Ayrıca şunları da söylüyor: “Sorun görünüşte rastlantı eseri olan bu uyarlamaların gerçekten rastlantı olup olmadıklarına ve dolayısıyla yaşamın da rastlantı eseri olup olmadığına karar vermektir. Hiçbir bilim adamı bu soruyu sormaktan hoşlanmaz, fakat, ne olursa olsun bu soru yine de sorulmalıdır.” Acaba bu uyarlamalar bir zekânın bile bile yaptığı şeyler midir?
Paul Davies şunları yazıyor: “Hoyle bu ‘dev rastlantı dizilerinden’ öyle etkilenmişti ki; hiç duraksamadan ‘çekirdek fiziği yasalarının sanki yıldızların içinde oluşturdukları etkiler hesaba katılarak yazılmış gibi gözüktükleri’ yorumunu yaptı. Acaba bütün bu “dev rastlantı dizileri”nden kim ya da ne sorumludur?

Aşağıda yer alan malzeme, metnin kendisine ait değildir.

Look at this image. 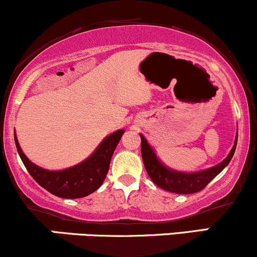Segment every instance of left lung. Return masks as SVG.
Listing matches in <instances>:
<instances>
[{
    "instance_id": "obj_1",
    "label": "left lung",
    "mask_w": 257,
    "mask_h": 257,
    "mask_svg": "<svg viewBox=\"0 0 257 257\" xmlns=\"http://www.w3.org/2000/svg\"><path fill=\"white\" fill-rule=\"evenodd\" d=\"M237 137L230 154H228L227 158L224 161L220 162L219 165L214 166V167L208 168V170L195 172V173L179 172L165 166L156 156L154 149L150 147V144L148 143V141L144 138L143 135H141L142 159H143L144 167H146L148 176L150 177V179L159 188L164 189L166 191L173 192V194H195V192L201 191L202 189L206 188L208 184L212 182L214 178L218 176L220 172L230 164L237 147Z\"/></svg>"
}]
</instances>
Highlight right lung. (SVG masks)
Returning a JSON list of instances; mask_svg holds the SVG:
<instances>
[{"mask_svg": "<svg viewBox=\"0 0 257 257\" xmlns=\"http://www.w3.org/2000/svg\"><path fill=\"white\" fill-rule=\"evenodd\" d=\"M123 130H117L107 136L97 149L86 160L73 167L61 171H49L39 167L30 161L23 153L18 142L17 135H14L15 146L19 153L21 161L27 172L42 188L50 194L61 198H80L92 194L103 183L114 150L121 140Z\"/></svg>", "mask_w": 257, "mask_h": 257, "instance_id": "right-lung-1", "label": "right lung"}]
</instances>
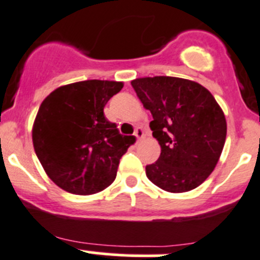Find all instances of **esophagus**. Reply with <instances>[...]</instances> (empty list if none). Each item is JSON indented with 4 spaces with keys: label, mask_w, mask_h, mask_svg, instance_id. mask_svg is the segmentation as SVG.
Wrapping results in <instances>:
<instances>
[{
    "label": "esophagus",
    "mask_w": 260,
    "mask_h": 260,
    "mask_svg": "<svg viewBox=\"0 0 260 260\" xmlns=\"http://www.w3.org/2000/svg\"><path fill=\"white\" fill-rule=\"evenodd\" d=\"M135 136H136V138H137L138 142L142 141V140L145 138V131L142 129V128H137V129L135 131Z\"/></svg>",
    "instance_id": "34e87169"
}]
</instances>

Acaba, bitki, hayvan ve insanlarla, neredeyse sonsuz çeşitlilikte yaşamla dolu bu minik gezegenimizi kim oluşturdu?
Mukaddes Kitabın Cevabı
Mezmur yazarı üç bin yıl kadar önce saygı dolu bir şekilde şöyle yazdı: “Ya RAB, işlerin ne çoktur! Onların hepsini hikmetle yaptın; yer senin servetinle dolu. Şu deniz büyük, her yandan geniş, orada sayısız kaynaşanlar, küçük ve büyük hayvanlar vardır.”—Mezmur 104:24, 25.
Resul Yuhanna da şunları söyledi: “Rabbimiz ve Allahımız! Yüceliği, saygıyı ve gücü almaya layıksın. Çünkü her şeyi sen yarattın. Hepsi senin isteğinle yaratılıp var oldu.” (Vahiy 4:11, Müjde) Hayat, bir kör rastlantının, yaşamın milyonlarca şekli için talihliler üreten bir tür kozmik lotonun sonucu değildir.
Yalın gerçek, Tanrı’nın ‘her şeyi yarattığı ve hepsinin O’nun isteğiyle yaratılıp var olduğudur.’ İsa bir keresinde Ferisilere “Başlangıçtan yaratan onları erkek ve dişi yarattı,” dedi. İsa Yaratıcı’yı tanıyordu! Yehova’nın Ustabaşısı olarak yaratma işi sürerken O’nun yanındaydı.—Matta 19:4; Süleymanın Meselleri 8:22-31
Bununla birlikte, Yaratıcı hakkındaki bu temel gerçeği algılayıp kabul etmek iman ve alçakgönüllülük gerektirir. Bu iman kör bir safdillik değildir. Elle tutulabilir, gözle görülebilir delillere dayanır. Evet “Dünyanın yaratılışından beri Tanrı’nın görünmeyen nitelikleri, . . . . O’nun yaptıklarıyla anlaşılarak açıkça görülüyor.”—Romalılar 1:20.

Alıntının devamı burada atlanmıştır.